The seurat_object directory contains the output of the SEURAT_OBJECT process, specifically the Seurat object itself. A merged Seurat object (seurat_merged.Rds) is generated, which includes all samples and their respective data types from 10x Genomics libraries.

Gene expression data is stored in an assay called "RNA," while Antibody Capture data is stored in an additional assay called "ADT." As count matrix was corrected with SoupX, original counts are stored in "original.counts" assay.

Additional metadata includes quality scores, mitochondrial and ribosomal gene abundance, cell cycle scores, and doublet removal information.

Metadata Fields¶

General Information - orig.ident: Original identity or batch identifier for each sample. - nCount_RNA: Total RNA molecule counts (UMI counts) for each cell. - nFeature_RNA: Number of unique genes detected in the RNA assay for each cell. - nCount_ADT: Total counts for the Antibody-Derived Tag (ADT) assay. - nFeature_ADT: Number of unique features detected in the ADT assay.

Doublet Removal Scores (calculated with scDblFinder) - scDblFinder_score: Score estimating the likelihood that a cell is a doublet. - scDblFinder_class: Classification of cells as "singlet" or "doublet".

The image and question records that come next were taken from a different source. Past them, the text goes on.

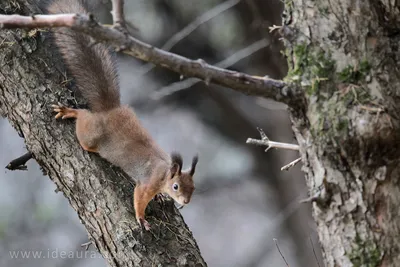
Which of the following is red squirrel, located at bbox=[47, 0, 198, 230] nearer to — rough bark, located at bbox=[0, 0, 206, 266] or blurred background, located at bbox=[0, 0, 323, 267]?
rough bark, located at bbox=[0, 0, 206, 266]

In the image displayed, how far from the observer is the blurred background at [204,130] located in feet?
21.7

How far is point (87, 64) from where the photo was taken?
3.54 m

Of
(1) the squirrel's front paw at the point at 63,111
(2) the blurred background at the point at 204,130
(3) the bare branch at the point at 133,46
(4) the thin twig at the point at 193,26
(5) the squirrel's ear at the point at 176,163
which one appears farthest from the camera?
(2) the blurred background at the point at 204,130

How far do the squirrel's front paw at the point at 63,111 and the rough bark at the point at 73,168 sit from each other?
0.03m

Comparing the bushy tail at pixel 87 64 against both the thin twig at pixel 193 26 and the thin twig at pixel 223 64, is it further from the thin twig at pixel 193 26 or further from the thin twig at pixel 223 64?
the thin twig at pixel 193 26

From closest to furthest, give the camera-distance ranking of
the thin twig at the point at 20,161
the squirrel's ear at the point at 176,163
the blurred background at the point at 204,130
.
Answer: the thin twig at the point at 20,161, the squirrel's ear at the point at 176,163, the blurred background at the point at 204,130

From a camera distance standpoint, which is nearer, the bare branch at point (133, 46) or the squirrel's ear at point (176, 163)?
the bare branch at point (133, 46)

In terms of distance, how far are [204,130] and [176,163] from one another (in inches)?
167

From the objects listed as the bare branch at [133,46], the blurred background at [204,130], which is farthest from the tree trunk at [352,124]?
the blurred background at [204,130]

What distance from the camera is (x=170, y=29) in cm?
695

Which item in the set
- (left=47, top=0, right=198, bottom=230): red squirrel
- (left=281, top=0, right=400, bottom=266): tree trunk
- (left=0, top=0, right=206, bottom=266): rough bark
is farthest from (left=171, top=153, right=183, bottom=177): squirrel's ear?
(left=281, top=0, right=400, bottom=266): tree trunk

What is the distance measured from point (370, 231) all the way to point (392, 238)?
2.8 inches

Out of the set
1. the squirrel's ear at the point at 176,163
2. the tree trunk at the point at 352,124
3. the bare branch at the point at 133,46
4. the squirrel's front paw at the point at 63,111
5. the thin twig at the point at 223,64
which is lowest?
the tree trunk at the point at 352,124

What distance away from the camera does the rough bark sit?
2928mm
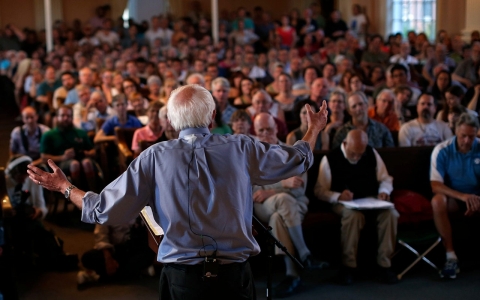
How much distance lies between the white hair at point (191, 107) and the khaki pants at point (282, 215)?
2.42 m

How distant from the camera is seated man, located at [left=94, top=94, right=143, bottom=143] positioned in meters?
7.24

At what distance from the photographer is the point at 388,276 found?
16.4 feet

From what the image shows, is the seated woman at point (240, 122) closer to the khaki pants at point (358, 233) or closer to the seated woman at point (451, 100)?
the khaki pants at point (358, 233)

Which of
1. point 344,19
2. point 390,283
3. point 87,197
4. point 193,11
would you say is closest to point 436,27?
point 344,19

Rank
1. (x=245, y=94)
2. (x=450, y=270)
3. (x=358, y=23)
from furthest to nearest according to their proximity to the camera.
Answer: (x=358, y=23)
(x=245, y=94)
(x=450, y=270)

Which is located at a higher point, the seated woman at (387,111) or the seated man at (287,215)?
the seated woman at (387,111)

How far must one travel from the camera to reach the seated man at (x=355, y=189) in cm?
504

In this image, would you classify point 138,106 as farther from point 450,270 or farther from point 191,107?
point 191,107

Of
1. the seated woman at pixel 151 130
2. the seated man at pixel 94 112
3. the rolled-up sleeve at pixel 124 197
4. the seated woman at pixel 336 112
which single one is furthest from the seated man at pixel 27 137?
the rolled-up sleeve at pixel 124 197

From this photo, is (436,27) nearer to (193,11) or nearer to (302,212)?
(193,11)

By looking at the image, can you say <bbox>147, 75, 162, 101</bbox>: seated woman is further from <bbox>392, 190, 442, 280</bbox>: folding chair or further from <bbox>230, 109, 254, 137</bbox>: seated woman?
<bbox>392, 190, 442, 280</bbox>: folding chair

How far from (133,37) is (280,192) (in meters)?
10.4

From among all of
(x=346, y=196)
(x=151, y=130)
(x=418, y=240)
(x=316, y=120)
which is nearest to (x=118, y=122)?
(x=151, y=130)

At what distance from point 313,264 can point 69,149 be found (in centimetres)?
298
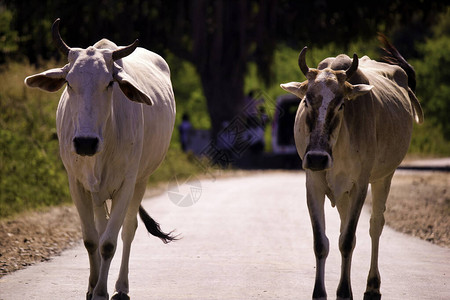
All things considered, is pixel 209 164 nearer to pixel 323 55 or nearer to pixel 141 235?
pixel 323 55

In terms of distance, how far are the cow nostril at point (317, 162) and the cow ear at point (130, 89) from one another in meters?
1.22

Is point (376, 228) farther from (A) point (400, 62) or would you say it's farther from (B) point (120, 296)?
(A) point (400, 62)

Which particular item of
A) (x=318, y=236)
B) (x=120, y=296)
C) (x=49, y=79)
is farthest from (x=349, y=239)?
(x=49, y=79)

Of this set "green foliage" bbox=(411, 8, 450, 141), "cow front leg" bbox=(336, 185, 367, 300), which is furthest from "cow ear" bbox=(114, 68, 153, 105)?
"green foliage" bbox=(411, 8, 450, 141)

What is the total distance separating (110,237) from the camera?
6578mm

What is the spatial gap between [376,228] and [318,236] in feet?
4.01

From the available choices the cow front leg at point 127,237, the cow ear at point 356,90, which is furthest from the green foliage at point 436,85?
the cow ear at point 356,90

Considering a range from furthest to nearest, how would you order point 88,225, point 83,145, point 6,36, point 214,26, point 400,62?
point 214,26, point 6,36, point 400,62, point 88,225, point 83,145

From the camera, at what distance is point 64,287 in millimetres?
7199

Cell Cycle Information - S.Score: Score representing the activity of the S phase calculated with Seurat CellCycleScoring(). - G2M.Score: Score representing the activity of the G2/M phase calculated with Seurat CellCycleScoring(). - Phase: Predicted cell cycle phase (G2M, S or G1) based on S.Score and G2M.Score - CellCycle: True if cycling else False. Calculated using a cluster-based enrichement method. Enrichment based on genes from cell.cycle.obj of ProjectTILs package. - CellCycle_Phase: Combined Cell Cycle information based on CellCycleScoring() and Cluster-based apprach using gene set enrichment.

Clonality and VDJ Information (if available) - CTgene: Clonotype gene information for each cell. - CTnt: Nucleotide sequence information of the clonotype. - CTaa: Amino acid sequence information of the clonotype. - clonalProportion: Proportion of cells belonging to a given clonotype. - clonalFrequency: Frequency of a specific clonotype in the sample. - cloneSize: Clonotype size category (e.g., "Single," "Small," "Medium," "Large," or "Hyperexpanded").

Quarto Webpage Summary

The quarto directory contains an interactive webpage that summarizes cross-sample quality metrics, allowing for direct comparisons between different samples. This summary includes:

CAR-specific quality control metrics
GEX-specific metrics
VDJ-specific metrics

CAR-Specific Quality Control Metrics¶

Read-Level Metrics - Coverage (unique and multimapping reads) across the CAR construct. - Absolute read counts against CAR construct per sample.

Count-Level Metrics - Percentage (and absolute numbers) of CAR-positive cells (count>0) compared to all T cells (CD4, CD8, gd) (based on scGate annotation) per sample. - Percentage (and absolute numbers) of CAR-positive cells (count>0) compared to all CD4+ (A) and CD8+ (B) T cells (scGate annotation PBMC model) per sample.

GEX-specific Metrics¶

Cell Proportions - Insight into the distribution of different cell types, predicted with scGate using the PBMC model and default parameters.

VDJ-specific Metrics¶

Clonotype composition for T and B cell receptor data: Absolute and relative numbers of unique clonotypes per sample.

QC¶

FastQC

The fastqc directory contains the per-sample output directories from the FASTQC processes, containing a FastQC report for each sample.

FastQ Screen

The fastq_screen directory contains the per-sample output directories from the FASTQ_SCREEN processes, including a report verifying whether sequencing runs contain expected sequences by testing against genomes in assets/fastq_databases.

MultiQC

The multiqc directory contains the output of the MULTIQC process, which provides a summary of FastQC and FastQ Screen results.

Pipeline Info

The pipeline_info directory contains log data from the Nextflow pipeline itself.